*EXERCISE GOAL:* Pull out every line of the material below that contains the word "brown", and copy each one in full. Only matches with the same upper- and lowercase letters count.

*ROWS:*
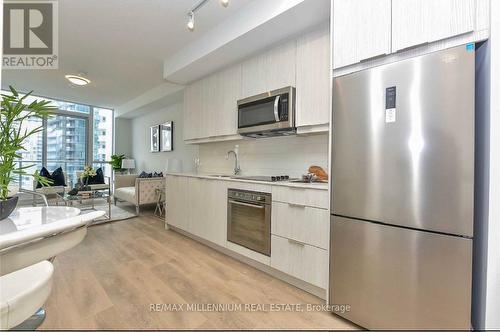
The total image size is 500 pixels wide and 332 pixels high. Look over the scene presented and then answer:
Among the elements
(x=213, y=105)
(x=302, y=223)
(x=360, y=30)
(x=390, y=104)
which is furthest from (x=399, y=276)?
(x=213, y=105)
==
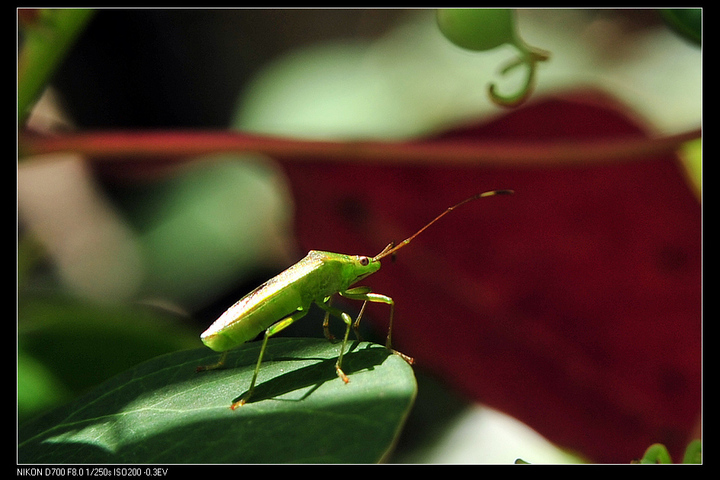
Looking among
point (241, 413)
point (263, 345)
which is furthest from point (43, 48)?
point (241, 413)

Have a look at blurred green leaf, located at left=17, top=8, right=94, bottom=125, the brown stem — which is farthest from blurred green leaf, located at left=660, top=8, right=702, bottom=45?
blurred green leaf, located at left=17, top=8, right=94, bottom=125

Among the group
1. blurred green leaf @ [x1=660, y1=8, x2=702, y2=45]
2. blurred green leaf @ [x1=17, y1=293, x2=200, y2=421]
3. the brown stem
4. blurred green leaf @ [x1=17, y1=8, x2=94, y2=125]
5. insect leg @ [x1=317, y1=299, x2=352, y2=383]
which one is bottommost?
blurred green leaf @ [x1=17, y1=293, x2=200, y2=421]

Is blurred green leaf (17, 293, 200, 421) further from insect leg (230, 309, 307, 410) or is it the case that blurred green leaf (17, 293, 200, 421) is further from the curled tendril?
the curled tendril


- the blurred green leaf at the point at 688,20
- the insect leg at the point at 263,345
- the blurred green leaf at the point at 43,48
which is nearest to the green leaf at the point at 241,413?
...
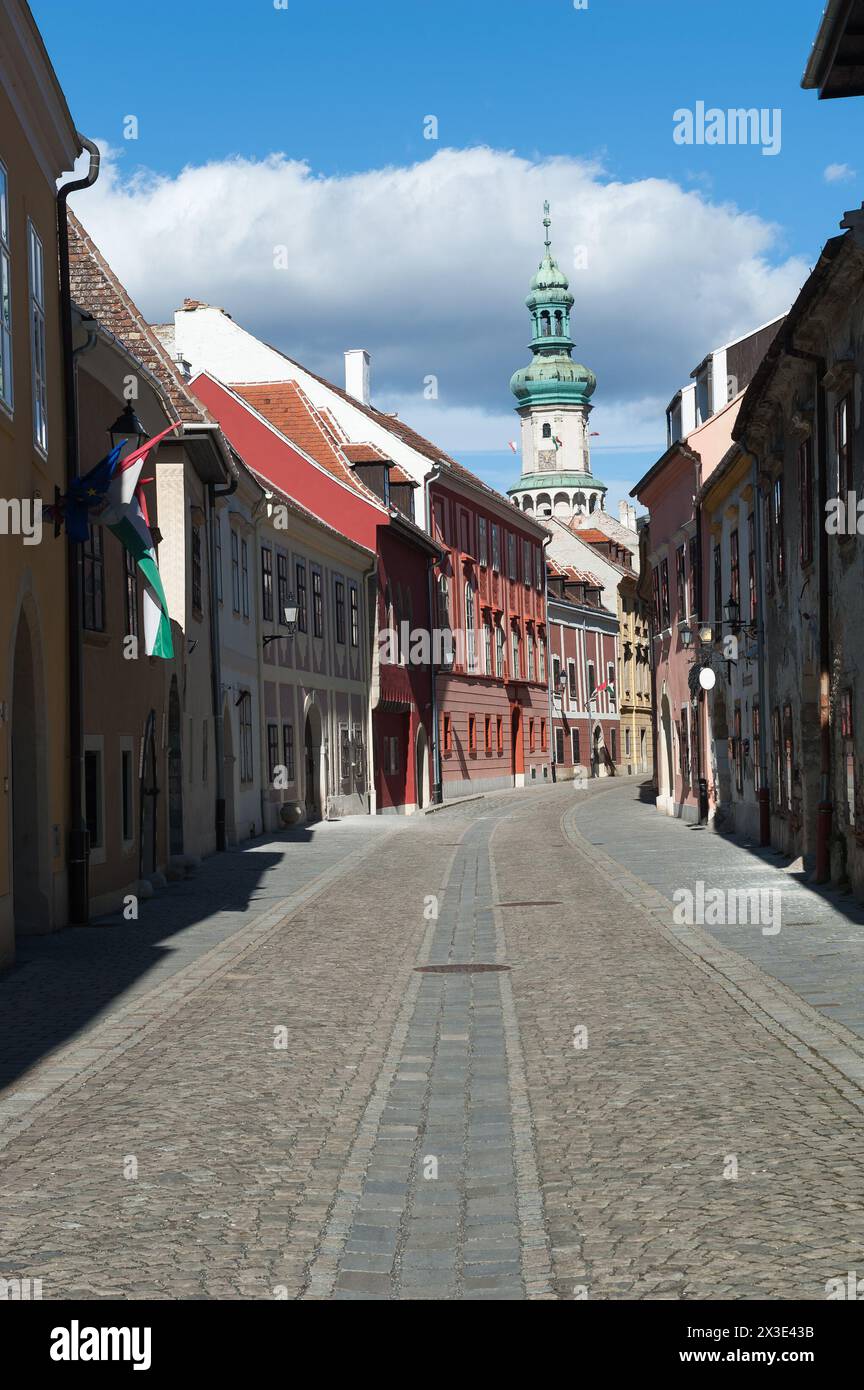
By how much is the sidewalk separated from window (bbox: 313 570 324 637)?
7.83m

*ANSWER TO THE TASK:*
Have a look at blurred green leaf, located at left=17, top=8, right=94, bottom=125, the brown stem — which is farthest from blurred green leaf, located at left=660, top=8, right=702, bottom=45?
3. the brown stem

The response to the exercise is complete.